Я поправил перевязь, поддерживавшую мою правую руку, и всем корпусом пододвинулся к застывшей Юле. Повязка сильно мешала, обездвиживая руку. Я нетерпеливо освободился от нее, протянул руку к лицу Юли и ласково коснулся пальцами ее щек. Слишком долго я не испытывал этого чувства, слишком долго я ограничивал себя в ласке. Слишком долго…
Я провел рукой по ее шелковистым волосам, ощутив мягкость и легкость течения их сквозь пальцы. Секунды словно остановились, позволяя нам наслаждаться ограниченными минутами близости. Я ощутил сладковатый привкус ее губ, целиком окунулся в дурманящий туман грез и наслаждений, понял, что жизнь вся впереди…

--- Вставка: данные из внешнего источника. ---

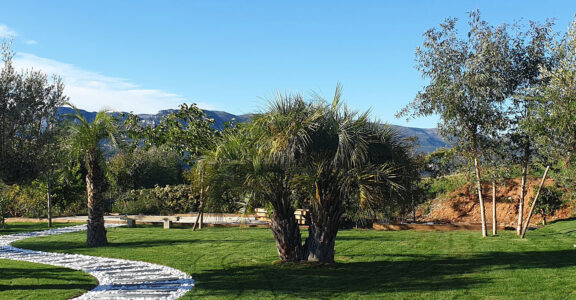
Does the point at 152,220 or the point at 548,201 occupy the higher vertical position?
the point at 548,201

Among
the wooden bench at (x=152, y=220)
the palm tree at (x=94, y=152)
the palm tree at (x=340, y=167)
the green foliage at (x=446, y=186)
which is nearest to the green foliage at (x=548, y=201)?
the green foliage at (x=446, y=186)

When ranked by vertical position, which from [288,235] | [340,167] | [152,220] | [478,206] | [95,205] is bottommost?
[152,220]

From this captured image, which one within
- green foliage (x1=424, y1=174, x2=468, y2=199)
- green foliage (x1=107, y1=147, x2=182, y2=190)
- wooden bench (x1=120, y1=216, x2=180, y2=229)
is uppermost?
green foliage (x1=107, y1=147, x2=182, y2=190)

Все, что происходило за пределами этой палаты, было второстепенным, не заслуживающим нашего внимания. В этот миг, в эту самую минуту, все, ради чего я жил, составлял только один субъект, который возвращал меня к жизни. Я не хотел прекращать эти счастливые мгновения совместной жизни, хотел, чтобы это длилось вечно, хотел, чтобы это оказалось явью, а ни, как мне казалось, сном. Я словно превратился в того 17-летнего мальчишку, впервые вкусившего запретные плоды из сада моей будущей жены Инны. Я уже не сидел на больничной полке в объятиях Юли, я давным-давно находился в парке, где познакомился с милой, привлекательной, обаятельной Инной, которая так подло разорвала наши отношения.

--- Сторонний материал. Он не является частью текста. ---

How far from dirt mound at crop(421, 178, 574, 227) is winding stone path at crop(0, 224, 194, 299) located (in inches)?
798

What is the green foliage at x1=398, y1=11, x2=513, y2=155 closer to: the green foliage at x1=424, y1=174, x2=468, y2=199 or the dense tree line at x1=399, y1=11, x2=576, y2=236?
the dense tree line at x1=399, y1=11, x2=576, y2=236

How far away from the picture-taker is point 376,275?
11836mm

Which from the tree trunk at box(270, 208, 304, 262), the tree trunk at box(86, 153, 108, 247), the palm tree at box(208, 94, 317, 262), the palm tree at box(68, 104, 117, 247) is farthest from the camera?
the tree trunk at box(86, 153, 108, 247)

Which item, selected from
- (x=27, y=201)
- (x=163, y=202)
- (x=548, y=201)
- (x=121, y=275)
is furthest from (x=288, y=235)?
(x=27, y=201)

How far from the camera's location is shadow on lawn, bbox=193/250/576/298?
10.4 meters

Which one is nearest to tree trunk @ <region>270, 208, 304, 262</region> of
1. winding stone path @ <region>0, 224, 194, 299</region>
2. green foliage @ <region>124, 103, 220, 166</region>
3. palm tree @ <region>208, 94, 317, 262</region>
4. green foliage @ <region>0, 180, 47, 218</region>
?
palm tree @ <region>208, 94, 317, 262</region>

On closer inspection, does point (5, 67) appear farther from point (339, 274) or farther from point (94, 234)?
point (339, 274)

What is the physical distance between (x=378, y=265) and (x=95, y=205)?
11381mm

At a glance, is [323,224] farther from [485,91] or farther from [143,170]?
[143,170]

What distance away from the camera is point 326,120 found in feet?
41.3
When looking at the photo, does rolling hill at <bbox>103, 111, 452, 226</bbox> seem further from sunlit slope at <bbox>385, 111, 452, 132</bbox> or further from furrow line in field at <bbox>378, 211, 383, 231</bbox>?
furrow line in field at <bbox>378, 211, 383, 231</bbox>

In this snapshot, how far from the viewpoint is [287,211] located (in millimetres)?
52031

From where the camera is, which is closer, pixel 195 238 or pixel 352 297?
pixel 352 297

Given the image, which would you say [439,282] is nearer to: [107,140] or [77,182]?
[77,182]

Дверь приоткрылась. Я скосил глаз на щель, ожидая увидеть доктора или медсестру, но увидел Женю Наперсткова. Тот виновато попытался закрыть предательски скрипнувшую дверь, но еще больше выдал себя. Я откинулся на спинку кровати, сурово глядя на майора, который чересчур бестактно прервал наши счастливые мгновения.
Юля, видимо, почувствовала его пристальный взгляд и резко развернула кресло лицом к Наперсткову. Какую-то долю минуты они смотрели друг другу в глаза. И – что я совсем не ожидал – Наперстков отвел глаза. Я был поражен! Железный, непреклонный Наперстков, которому был способен противостоять, пожалуй, только я, не устоял перед хрупкой девушкой!
- Я вам помешал, - виновато пробормотал Женя, робея. – Извините.
- Ладно, Дэн, мне пора, - попрощалась Юля и развернула кресло к двери. – Выздоравливай.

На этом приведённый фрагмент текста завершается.